In 1928, a dramatic society was established called Kunst, or ‘art’ in German. This society evolved into the social club and was expanded to include club facilities, a restaurant, meeting halls, a theater and an impressive library collection.

In 1937, the Jewish Club or Kunst Club was built at No.24 Street in the former English concession (modern Qufu Road). The club,  after it ceased to be used for its original purpose, became the Tianjin People’s Art Gallery. It was entirely demolished in 1999.

The Charity Society was established in 1931 to provide interest free loans to needy applicants.There were also other social welfare schemes to provide food for the needy.

The Women’s International Zionist Organization (WIZO) was also established in 1931 and the youth movement Betar followed in 1932.

The Jewish Agency set up a permanent presence in Tientsin in 1936, but a presence was recorded and activities conducted beginning in 1932-1933.

The Hebrew Association of Tientsin (THA), served as a central committee, coordinating the numerous different organisations under one general umbrella organisation of which the directors were the presidents of the various individual clubs and programmes. It functioned in this ‘umbrella’ capacity beginning in 1934.

Functions were categorised by the following committees: Religious, Cultural, Arbitration, Archival and Taxation.

In 1935, a resolution was passed creating a mandatory tax on community members, on a sliding scale according to the individual’s means. Births and deaths were also registered by the THA.

Tientsin Hevra Kadisha 1904 - 1942

By 1935, Tiajian, like other cities in China, opened its doors to an influx of Jewish refugees fleeing Nazi persecution.
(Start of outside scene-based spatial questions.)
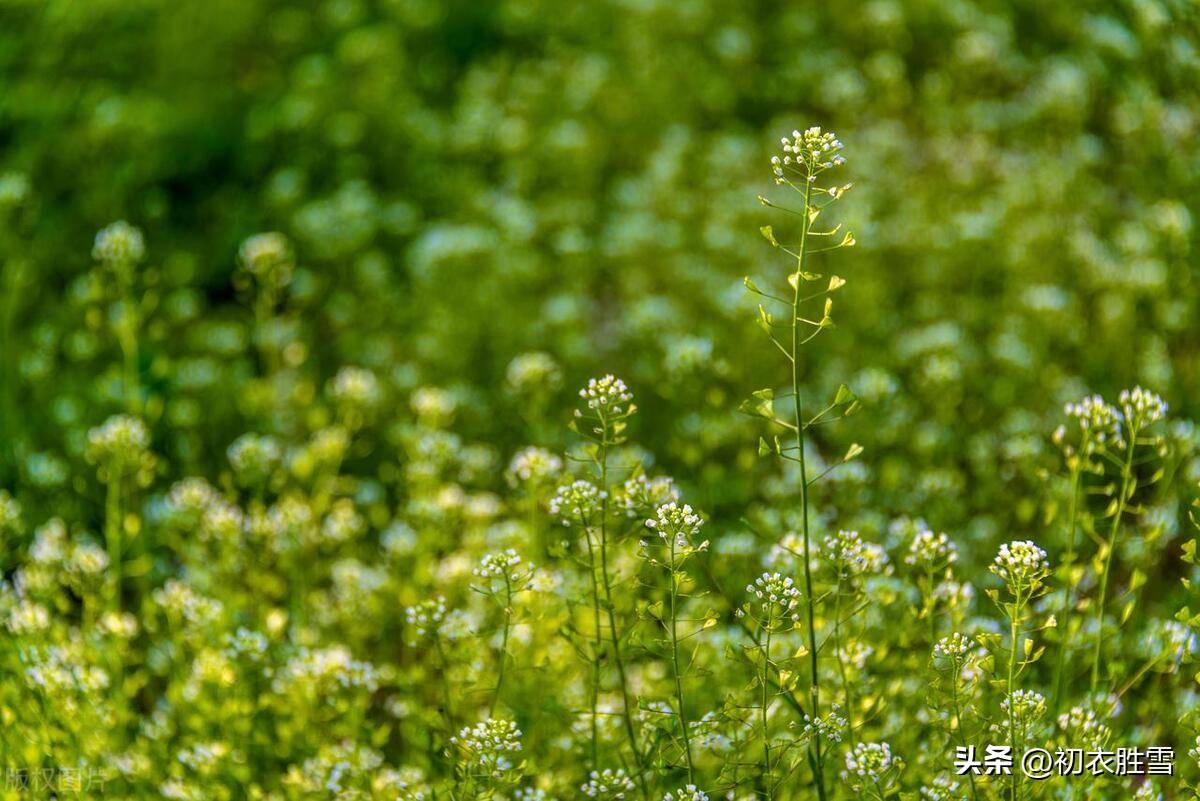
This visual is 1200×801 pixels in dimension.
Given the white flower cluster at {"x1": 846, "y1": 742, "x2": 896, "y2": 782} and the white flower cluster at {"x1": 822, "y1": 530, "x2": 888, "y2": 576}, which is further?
the white flower cluster at {"x1": 822, "y1": 530, "x2": 888, "y2": 576}

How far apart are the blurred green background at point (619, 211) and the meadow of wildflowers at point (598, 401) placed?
→ 0.04 metres

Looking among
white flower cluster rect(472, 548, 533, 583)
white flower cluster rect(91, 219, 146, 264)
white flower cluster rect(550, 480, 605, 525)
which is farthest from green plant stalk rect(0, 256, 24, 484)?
white flower cluster rect(550, 480, 605, 525)

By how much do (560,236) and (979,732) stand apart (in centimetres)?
428

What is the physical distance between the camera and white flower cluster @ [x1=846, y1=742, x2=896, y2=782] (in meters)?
2.64

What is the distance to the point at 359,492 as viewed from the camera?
5.29 meters

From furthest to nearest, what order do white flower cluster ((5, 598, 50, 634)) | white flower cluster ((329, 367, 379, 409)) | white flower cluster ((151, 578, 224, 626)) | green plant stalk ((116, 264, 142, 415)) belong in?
1. white flower cluster ((329, 367, 379, 409))
2. green plant stalk ((116, 264, 142, 415))
3. white flower cluster ((151, 578, 224, 626))
4. white flower cluster ((5, 598, 50, 634))

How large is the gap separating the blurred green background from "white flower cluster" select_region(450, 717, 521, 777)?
4.48 ft

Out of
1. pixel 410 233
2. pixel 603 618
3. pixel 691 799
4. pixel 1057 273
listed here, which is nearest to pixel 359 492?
pixel 603 618

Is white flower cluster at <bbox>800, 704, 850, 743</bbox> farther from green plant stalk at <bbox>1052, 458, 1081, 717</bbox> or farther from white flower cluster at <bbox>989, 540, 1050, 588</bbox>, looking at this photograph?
green plant stalk at <bbox>1052, 458, 1081, 717</bbox>

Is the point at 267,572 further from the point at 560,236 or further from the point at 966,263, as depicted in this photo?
the point at 966,263

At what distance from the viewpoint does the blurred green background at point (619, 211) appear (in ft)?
16.4

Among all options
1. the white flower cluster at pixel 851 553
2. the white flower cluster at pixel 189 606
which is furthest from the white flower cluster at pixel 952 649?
the white flower cluster at pixel 189 606

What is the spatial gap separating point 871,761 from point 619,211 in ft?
16.1

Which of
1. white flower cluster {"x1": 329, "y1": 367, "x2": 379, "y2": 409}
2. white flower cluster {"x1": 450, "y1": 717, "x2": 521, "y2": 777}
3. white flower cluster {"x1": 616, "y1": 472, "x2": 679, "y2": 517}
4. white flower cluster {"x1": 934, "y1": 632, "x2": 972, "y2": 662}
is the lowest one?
white flower cluster {"x1": 450, "y1": 717, "x2": 521, "y2": 777}
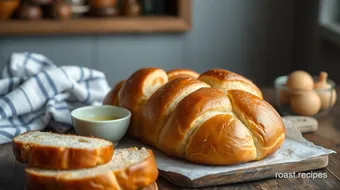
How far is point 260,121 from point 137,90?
34cm

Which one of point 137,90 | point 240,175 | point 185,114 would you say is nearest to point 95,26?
point 137,90

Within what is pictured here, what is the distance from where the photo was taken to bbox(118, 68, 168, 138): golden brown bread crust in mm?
1367

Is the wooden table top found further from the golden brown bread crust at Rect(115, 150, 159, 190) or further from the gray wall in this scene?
the gray wall

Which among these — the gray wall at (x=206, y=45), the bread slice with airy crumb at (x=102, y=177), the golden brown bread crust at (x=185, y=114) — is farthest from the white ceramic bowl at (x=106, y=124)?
the gray wall at (x=206, y=45)

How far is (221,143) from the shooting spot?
114 cm

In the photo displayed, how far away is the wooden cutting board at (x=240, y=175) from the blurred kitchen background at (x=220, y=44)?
172 centimetres

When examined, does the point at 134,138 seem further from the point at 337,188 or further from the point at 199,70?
the point at 199,70

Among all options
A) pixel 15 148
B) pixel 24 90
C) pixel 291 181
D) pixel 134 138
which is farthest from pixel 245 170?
pixel 24 90

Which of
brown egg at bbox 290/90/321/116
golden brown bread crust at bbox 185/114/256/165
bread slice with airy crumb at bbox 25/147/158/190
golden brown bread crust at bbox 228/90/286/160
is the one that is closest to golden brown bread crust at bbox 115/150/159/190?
bread slice with airy crumb at bbox 25/147/158/190

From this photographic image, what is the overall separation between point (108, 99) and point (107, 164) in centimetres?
43

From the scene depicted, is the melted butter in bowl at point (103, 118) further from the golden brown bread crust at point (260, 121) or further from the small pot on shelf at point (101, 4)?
the small pot on shelf at point (101, 4)

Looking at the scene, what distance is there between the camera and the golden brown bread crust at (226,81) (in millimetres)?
1312

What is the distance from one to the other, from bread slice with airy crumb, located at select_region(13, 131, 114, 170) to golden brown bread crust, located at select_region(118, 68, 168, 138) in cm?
26

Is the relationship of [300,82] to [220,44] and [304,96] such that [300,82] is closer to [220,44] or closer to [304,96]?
[304,96]
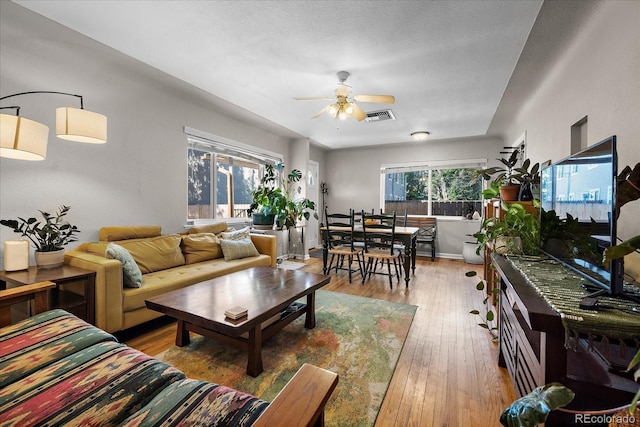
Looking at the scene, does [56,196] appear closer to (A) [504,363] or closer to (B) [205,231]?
(B) [205,231]

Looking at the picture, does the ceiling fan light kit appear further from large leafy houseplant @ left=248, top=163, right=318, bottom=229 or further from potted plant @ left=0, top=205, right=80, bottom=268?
potted plant @ left=0, top=205, right=80, bottom=268

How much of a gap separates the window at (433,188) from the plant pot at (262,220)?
312 centimetres

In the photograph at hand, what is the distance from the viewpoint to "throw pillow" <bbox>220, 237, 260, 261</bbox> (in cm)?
337

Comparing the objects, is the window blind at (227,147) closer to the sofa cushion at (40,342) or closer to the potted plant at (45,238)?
the potted plant at (45,238)

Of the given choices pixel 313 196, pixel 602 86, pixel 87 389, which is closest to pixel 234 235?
pixel 87 389

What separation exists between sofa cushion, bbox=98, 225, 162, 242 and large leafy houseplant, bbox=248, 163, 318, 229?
1.79m

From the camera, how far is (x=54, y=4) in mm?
1883

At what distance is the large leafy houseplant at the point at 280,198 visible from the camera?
183 inches

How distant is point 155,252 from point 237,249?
91 cm

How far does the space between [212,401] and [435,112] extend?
4.30 metres

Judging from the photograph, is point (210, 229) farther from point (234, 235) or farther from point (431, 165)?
point (431, 165)

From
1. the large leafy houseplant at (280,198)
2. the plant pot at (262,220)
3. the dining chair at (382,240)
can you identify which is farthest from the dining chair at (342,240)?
the plant pot at (262,220)

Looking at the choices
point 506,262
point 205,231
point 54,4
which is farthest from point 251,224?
A: point 506,262

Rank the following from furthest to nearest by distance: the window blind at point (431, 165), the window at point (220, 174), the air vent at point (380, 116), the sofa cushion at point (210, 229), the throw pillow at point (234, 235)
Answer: the window blind at point (431, 165) → the air vent at point (380, 116) → the window at point (220, 174) → the throw pillow at point (234, 235) → the sofa cushion at point (210, 229)
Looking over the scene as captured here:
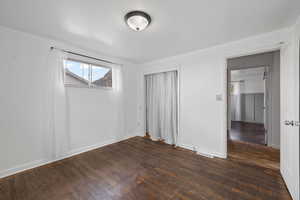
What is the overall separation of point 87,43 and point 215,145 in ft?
11.8

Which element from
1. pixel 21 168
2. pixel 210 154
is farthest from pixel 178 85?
pixel 21 168

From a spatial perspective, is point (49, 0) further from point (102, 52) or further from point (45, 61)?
point (102, 52)

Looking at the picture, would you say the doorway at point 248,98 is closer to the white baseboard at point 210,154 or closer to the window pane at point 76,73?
the white baseboard at point 210,154

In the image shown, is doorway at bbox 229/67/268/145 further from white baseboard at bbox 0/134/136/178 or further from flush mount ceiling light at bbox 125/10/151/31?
white baseboard at bbox 0/134/136/178

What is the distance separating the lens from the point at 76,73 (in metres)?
2.80

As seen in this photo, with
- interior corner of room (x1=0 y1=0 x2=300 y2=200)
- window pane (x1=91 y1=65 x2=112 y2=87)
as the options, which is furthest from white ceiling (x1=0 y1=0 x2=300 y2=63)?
window pane (x1=91 y1=65 x2=112 y2=87)

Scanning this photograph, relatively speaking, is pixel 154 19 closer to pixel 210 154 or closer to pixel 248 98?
pixel 210 154

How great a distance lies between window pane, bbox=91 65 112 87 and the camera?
10.2 feet

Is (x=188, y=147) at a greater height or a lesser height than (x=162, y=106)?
lesser

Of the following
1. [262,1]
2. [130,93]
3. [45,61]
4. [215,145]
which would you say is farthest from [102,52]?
[215,145]

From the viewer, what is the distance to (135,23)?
5.54ft

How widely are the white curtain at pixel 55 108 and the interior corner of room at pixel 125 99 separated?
0.02 m

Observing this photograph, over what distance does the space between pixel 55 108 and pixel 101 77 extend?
4.33 feet

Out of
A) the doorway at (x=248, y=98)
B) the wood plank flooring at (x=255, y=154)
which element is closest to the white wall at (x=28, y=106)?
the wood plank flooring at (x=255, y=154)
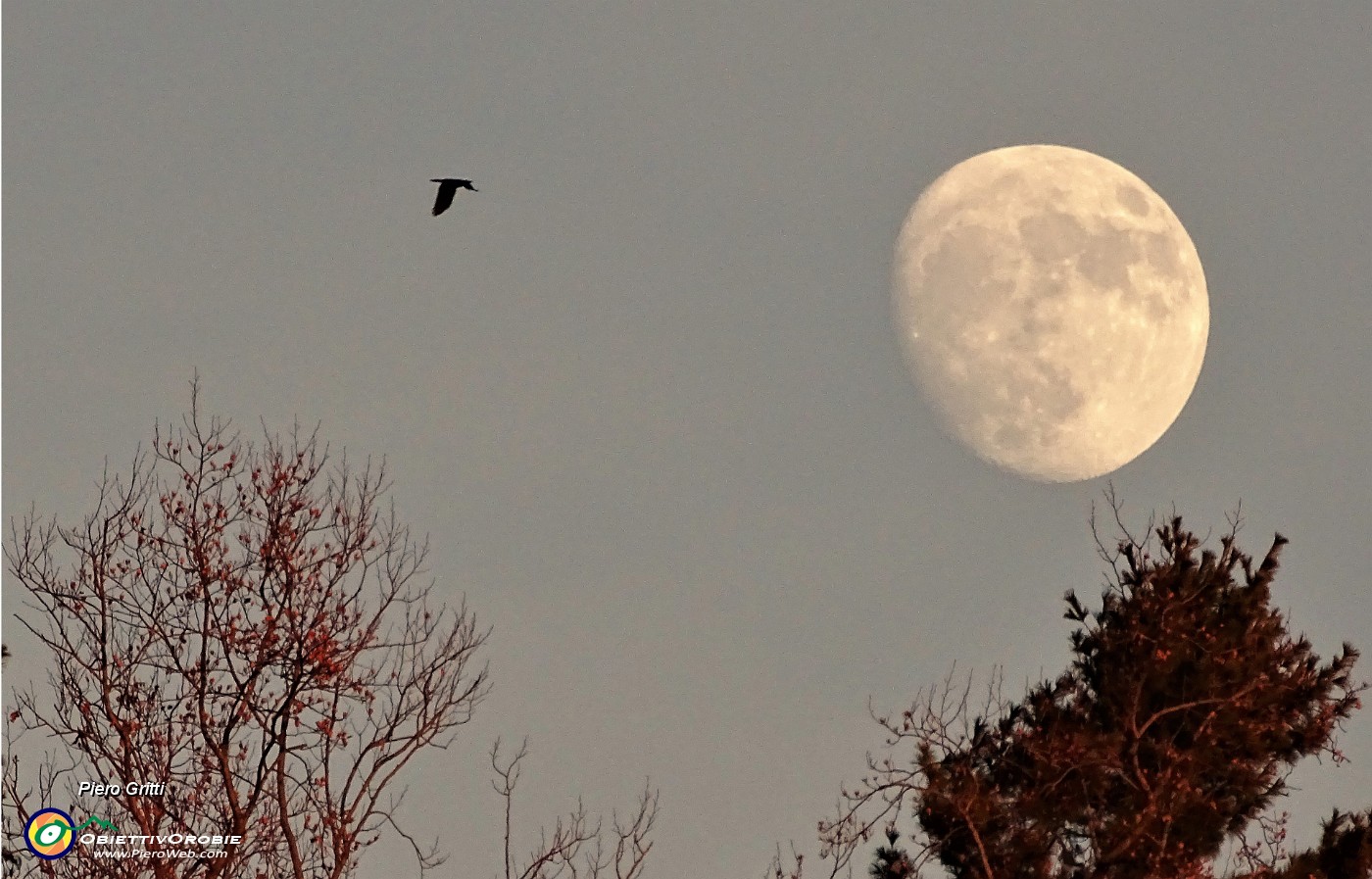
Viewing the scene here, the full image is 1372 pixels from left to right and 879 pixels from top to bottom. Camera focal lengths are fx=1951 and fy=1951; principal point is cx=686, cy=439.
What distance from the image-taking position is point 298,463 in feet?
68.2

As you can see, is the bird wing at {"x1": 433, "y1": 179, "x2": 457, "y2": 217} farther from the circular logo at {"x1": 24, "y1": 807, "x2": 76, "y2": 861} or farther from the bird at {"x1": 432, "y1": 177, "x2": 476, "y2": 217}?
the circular logo at {"x1": 24, "y1": 807, "x2": 76, "y2": 861}

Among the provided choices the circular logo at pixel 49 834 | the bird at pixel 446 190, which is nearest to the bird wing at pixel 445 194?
the bird at pixel 446 190

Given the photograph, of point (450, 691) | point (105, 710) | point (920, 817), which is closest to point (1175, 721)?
point (920, 817)

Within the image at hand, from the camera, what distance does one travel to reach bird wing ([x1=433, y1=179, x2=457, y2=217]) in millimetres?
19359

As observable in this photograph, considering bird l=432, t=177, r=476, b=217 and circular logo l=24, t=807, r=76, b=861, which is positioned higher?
bird l=432, t=177, r=476, b=217

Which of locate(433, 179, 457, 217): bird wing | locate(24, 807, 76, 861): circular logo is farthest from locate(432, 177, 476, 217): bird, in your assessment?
locate(24, 807, 76, 861): circular logo

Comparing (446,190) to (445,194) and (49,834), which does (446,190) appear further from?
(49,834)

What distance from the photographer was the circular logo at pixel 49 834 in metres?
19.5

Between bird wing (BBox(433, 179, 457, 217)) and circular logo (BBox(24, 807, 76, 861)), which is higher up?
bird wing (BBox(433, 179, 457, 217))

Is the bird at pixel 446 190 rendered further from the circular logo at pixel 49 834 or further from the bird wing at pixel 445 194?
the circular logo at pixel 49 834

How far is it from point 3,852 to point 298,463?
193 inches

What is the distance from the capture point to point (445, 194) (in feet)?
64.7

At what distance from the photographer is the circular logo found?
19.5m

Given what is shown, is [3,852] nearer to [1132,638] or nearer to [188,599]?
A: [188,599]
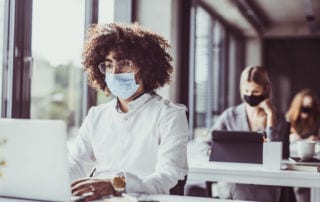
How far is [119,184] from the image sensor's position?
1656mm

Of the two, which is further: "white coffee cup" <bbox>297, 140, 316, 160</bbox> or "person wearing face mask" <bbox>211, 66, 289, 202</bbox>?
"person wearing face mask" <bbox>211, 66, 289, 202</bbox>

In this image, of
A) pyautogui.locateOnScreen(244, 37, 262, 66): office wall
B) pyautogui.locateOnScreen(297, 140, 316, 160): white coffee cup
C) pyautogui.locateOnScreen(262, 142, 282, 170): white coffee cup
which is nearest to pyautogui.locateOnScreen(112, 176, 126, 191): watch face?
pyautogui.locateOnScreen(262, 142, 282, 170): white coffee cup

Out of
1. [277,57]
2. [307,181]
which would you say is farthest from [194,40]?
[277,57]

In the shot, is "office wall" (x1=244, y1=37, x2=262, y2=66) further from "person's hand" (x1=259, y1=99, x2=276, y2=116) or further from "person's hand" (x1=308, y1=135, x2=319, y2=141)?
"person's hand" (x1=259, y1=99, x2=276, y2=116)

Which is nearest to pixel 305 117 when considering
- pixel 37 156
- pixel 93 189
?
pixel 93 189

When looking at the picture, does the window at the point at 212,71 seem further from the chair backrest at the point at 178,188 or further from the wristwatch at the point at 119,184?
the wristwatch at the point at 119,184

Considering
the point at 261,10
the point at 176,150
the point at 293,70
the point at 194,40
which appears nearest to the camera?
the point at 176,150

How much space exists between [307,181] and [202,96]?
17.7 feet

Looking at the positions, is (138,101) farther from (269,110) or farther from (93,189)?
(269,110)

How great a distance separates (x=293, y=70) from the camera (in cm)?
1072

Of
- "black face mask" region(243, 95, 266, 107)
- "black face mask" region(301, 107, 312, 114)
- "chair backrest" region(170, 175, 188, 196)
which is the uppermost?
"black face mask" region(243, 95, 266, 107)

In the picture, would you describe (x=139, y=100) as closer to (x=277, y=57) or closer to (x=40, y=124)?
(x=40, y=124)

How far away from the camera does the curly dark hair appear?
6.80 ft

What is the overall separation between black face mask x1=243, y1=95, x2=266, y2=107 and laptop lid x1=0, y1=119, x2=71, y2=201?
6.90ft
The Jewish population expanded to about 3,500 in 1935 and 5,000 at its peak.

Unlike other Jewish communities in China, however, the community was centered on the original organisations established by the former Russian Jews. These organisations expanded to include and absorb later arrivals to the community.

On 8 December 1941 Japanese occupation of the municipality began. Japanese occupation lasted until 15 August 1945, the surrender of Japan marking the end of World War II.

After 1945, Tianjin became base to American forces until they pulled in June 1947. Communist forces took power in Tianjin on 15 January 1949. The end of the 40s, saw the end of the Jewish community. Long unable to call places in their memories like Russia or Germany home, they mainly left for places like Israel, Australia and the United States.

The eventual fate of the long abandoned Synangogue, which has suffered severe damage, remains unknown. The Jewish cemetery has also been destroyed but many of the former Jewish residences can still be found throughout the city.

Despite years of war, earthquakes and rapid urban expansion, the former Jewish presence can still be felt throughout the Jewish ghetto.

It was a community small in terms of numbers but strong in its commitment to building a life for itself in the throws of turmoil and displacement.